**What is required**: Repeat exactly the lines below that lie between the line with "CALZADO, POLAINAS Y" and the line with "University of Suceava", counting both of those lines as part of the answer.

Collected data
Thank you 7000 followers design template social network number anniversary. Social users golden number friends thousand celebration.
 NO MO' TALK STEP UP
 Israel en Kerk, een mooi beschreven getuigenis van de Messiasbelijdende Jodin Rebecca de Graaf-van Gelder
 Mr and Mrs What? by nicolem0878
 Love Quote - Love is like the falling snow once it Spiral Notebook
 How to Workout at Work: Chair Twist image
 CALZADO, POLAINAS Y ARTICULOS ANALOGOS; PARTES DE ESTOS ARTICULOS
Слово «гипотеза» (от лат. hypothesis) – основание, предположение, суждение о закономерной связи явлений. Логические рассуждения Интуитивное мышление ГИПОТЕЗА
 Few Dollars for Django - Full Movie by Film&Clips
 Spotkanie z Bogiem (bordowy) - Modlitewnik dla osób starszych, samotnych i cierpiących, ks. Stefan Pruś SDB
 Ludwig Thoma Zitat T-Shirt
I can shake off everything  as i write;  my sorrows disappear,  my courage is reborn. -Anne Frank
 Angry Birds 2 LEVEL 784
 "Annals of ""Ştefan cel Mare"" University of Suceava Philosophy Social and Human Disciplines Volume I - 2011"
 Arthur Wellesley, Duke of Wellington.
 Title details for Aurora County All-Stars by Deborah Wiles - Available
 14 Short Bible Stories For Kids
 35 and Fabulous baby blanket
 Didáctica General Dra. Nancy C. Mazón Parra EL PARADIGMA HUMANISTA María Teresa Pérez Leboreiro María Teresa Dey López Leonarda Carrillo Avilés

**Answer**:
 CALZADO, POLAINAS Y ARTICULOS ANALOGOS; PARTES DE ESTOS ARTICULOS
Слово «гипотеза» (от лат. hypothesis) – основание, предположение, суждение о закономерной связи явлений. Логические рассуждения Интуитивное мышление ГИПОТЕЗА
 Few Dollars for Django - Full Movie by Film&Clips
 Spotkanie z Bogiem (bordowy) - Modlitewnik dla osób starszych, samotnych i cierpiących, ks. Stefan Pruś SDB
 Ludwig Thoma Zitat T-Shirt
I can shake off everything  as i write;  my sorrows disappear,  my courage is reborn. -Anne Frank
 Angry Birds 2 LEVEL 784
 "Annals of ""Ştefan cel Mare"" University of Suceava Philosophy Social and Human Disciplines Volume I - 2011"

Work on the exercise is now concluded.